As the name suggests **SELECTION SORT** involves **selecting** an element. Now the question arises, as to how should we select this element. What is the criteria? Where should we put it? All these answers are given in the algorithm for **SELECTION SORT**.

In selection sort, what we do is:-

- Start from the first position in the array.
- Traverse the remaining array to find the smallest number
- Swap this smallest number with the number we selected in the first place.
- Repeat steps 2 and 3 with the next position.

Let us try to understand this algorithm with the help of this diagram.

As we can see we have an unsorted array in the first step. The red blocks represent sorted elements and the blue elements represent the sorted ones.
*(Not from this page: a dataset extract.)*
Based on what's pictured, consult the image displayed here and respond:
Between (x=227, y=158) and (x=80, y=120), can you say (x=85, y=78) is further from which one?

- We start with the element
**7**and then scan the remaining array for the minimum element. **1**is the minimum element and thus we swap**1 and****7**.- Now we start with the second element that is
**4**, and scan the remaining array for the minimum element. **2**is the minimum element and thus we swap**2 and 4**.- Similarly we swap
**5 and 4** - This process continues and finally our complete array is sorted.

Here is an implementation of the above algorithm.

#### Code:

```
#include<stdio.h>
// function to swap two integers
void swap(int *x, int *y)
{
int temp = *x;
*x = *y;
*y = temp;
}
//defining a function to perform selection sort on array arr[] of given size
void selectionSort(int arr[], int size)
{
int i,j;
for(i = 0; i < size; i++)
{
//a variable to store the position with minimum element
int min_pos = i;
//we need to check the remaining elements
for(j = i + 1; j < size; j++)
{
//compare each element and get the minimum element's position
if(arr[j] < arr[min_pos])
{
min_pos = j;
}
}
//now 'min_pos' contains the position with minimum element
//so we swap the elements
swap(&arr[i], &arr[min_pos]);
}
}
// driver function to test the above function
int main(void)
{
int i;
int arr[10] = {3, 4, 7, 1, 10, 8, 2, 22, 99, 50};
selectionSort(arr,10);
printf("SORTED array:- ");
for(i = 0; i < 10; i++)
printf("%d ",arr[i]);
return 0;
}
```

Time Complexity:O(n^2)Space Complexity:O(1)

The run-time of this algorithm is always O(n^{2}) in any case. But upon analysis we can also say that this algorithm always performs swaps in the order of O(n).

Thus this type of algorithm can be helpful when we need to sort few number of elements and the cost of swapping elements is very high.